- _DESCRIPTION OF THE TASK_
Write out each line of the data below as a string in a single JSON list, one string per line, leaving out blank lines.

- _EXTRACTED MATERIAL_

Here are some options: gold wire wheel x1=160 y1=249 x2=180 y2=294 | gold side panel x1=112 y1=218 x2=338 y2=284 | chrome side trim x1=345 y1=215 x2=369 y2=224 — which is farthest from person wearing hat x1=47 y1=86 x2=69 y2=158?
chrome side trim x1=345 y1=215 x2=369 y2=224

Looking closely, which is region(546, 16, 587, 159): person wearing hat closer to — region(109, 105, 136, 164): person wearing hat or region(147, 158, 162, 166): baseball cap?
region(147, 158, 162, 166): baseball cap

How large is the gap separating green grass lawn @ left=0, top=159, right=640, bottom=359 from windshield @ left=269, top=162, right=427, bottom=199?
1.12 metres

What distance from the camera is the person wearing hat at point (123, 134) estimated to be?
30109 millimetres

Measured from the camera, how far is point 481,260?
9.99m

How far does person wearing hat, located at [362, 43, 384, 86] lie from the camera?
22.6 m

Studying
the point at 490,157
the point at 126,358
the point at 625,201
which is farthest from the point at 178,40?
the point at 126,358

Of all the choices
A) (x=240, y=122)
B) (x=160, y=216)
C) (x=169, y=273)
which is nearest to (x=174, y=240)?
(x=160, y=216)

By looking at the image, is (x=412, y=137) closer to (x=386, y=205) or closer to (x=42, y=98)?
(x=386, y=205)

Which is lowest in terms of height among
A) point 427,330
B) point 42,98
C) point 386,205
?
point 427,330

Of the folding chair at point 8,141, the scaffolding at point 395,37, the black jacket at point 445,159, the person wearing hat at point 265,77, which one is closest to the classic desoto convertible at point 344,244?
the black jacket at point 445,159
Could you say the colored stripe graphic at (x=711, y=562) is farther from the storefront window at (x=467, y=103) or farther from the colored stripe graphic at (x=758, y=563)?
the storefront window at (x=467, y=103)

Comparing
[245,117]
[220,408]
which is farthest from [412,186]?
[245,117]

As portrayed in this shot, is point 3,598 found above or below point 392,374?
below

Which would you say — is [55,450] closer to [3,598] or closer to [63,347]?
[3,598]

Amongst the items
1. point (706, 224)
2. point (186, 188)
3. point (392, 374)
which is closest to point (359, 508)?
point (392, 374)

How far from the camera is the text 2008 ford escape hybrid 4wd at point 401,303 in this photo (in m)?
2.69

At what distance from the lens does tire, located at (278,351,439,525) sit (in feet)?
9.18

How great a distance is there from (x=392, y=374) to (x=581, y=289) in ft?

- _TASK SOLUTION_
[
  "Here are some options: gold wire wheel x1=160 y1=249 x2=180 y2=294 | gold side panel x1=112 y1=218 x2=338 y2=284 | chrome side trim x1=345 y1=215 x2=369 y2=224 — which is farthest from person wearing hat x1=47 y1=86 x2=69 y2=158?",
  "chrome side trim x1=345 y1=215 x2=369 y2=224",
  "Looking closely, which is region(546, 16, 587, 159): person wearing hat closer to — region(109, 105, 136, 164): person wearing hat or region(147, 158, 162, 166): baseball cap?",
  "region(147, 158, 162, 166): baseball cap",
  "How large is the gap separating green grass lawn @ left=0, top=159, right=640, bottom=359 from windshield @ left=269, top=162, right=427, bottom=199?",
  "1.12 metres",
  "What distance from the camera is the person wearing hat at point (123, 134) estimated to be?",
  "30109 millimetres",
  "Measured from the camera, how far is point 481,260?",
  "9.99m",
  "How far does person wearing hat, located at [362, 43, 384, 86] lie from the camera?",
  "22.6 m",
  "Studying",
  "the point at 490,157",
  "the point at 126,358",
  "the point at 625,201",
  "which is farthest from the point at 178,40?",
  "the point at 126,358",
  "Of all the choices",
  "A) (x=240, y=122)",
  "B) (x=160, y=216)",
  "C) (x=169, y=273)",
  "which is nearest to (x=174, y=240)?",
  "(x=160, y=216)",
  "By looking at the image, is (x=412, y=137) closer to (x=386, y=205) or closer to (x=42, y=98)?",
  "(x=386, y=205)",
  "Which is lowest in terms of height among",
  "A) point 427,330",
  "B) point 42,98",
  "C) point 386,205",
  "?",
  "point 427,330",
  "Of the folding chair at point 8,141, the scaffolding at point 395,37, the black jacket at point 445,159, the person wearing hat at point 265,77, which one is closest to the classic desoto convertible at point 344,244?",
  "the black jacket at point 445,159",
  "Could you say the colored stripe graphic at (x=711, y=562) is farther from the storefront window at (x=467, y=103) or farther from the colored stripe graphic at (x=758, y=563)?",
  "the storefront window at (x=467, y=103)",
  "Comparing",
  "[245,117]",
  "[220,408]",
  "which is farthest from [412,186]?",
  "[245,117]",
  "As portrayed in this shot, is point 3,598 found above or below point 392,374?",
  "below",
  "Which would you say — is [55,450] closer to [3,598] or closer to [63,347]?",
  "[3,598]",
  "Amongst the items",
  "1. point (706, 224)",
  "2. point (186, 188)",
  "3. point (392, 374)",
  "which is closest to point (359, 508)?",
  "point (392, 374)",
  "How far from the camera is the text 2008 ford escape hybrid 4wd at point 401,303 in this photo (in m)?",
  "2.69",
  "At what distance from the lens does tire, located at (278,351,439,525) sit (in feet)?",
  "9.18",
  "How great a distance is there from (x=392, y=374) to (x=581, y=289) in ft?"
]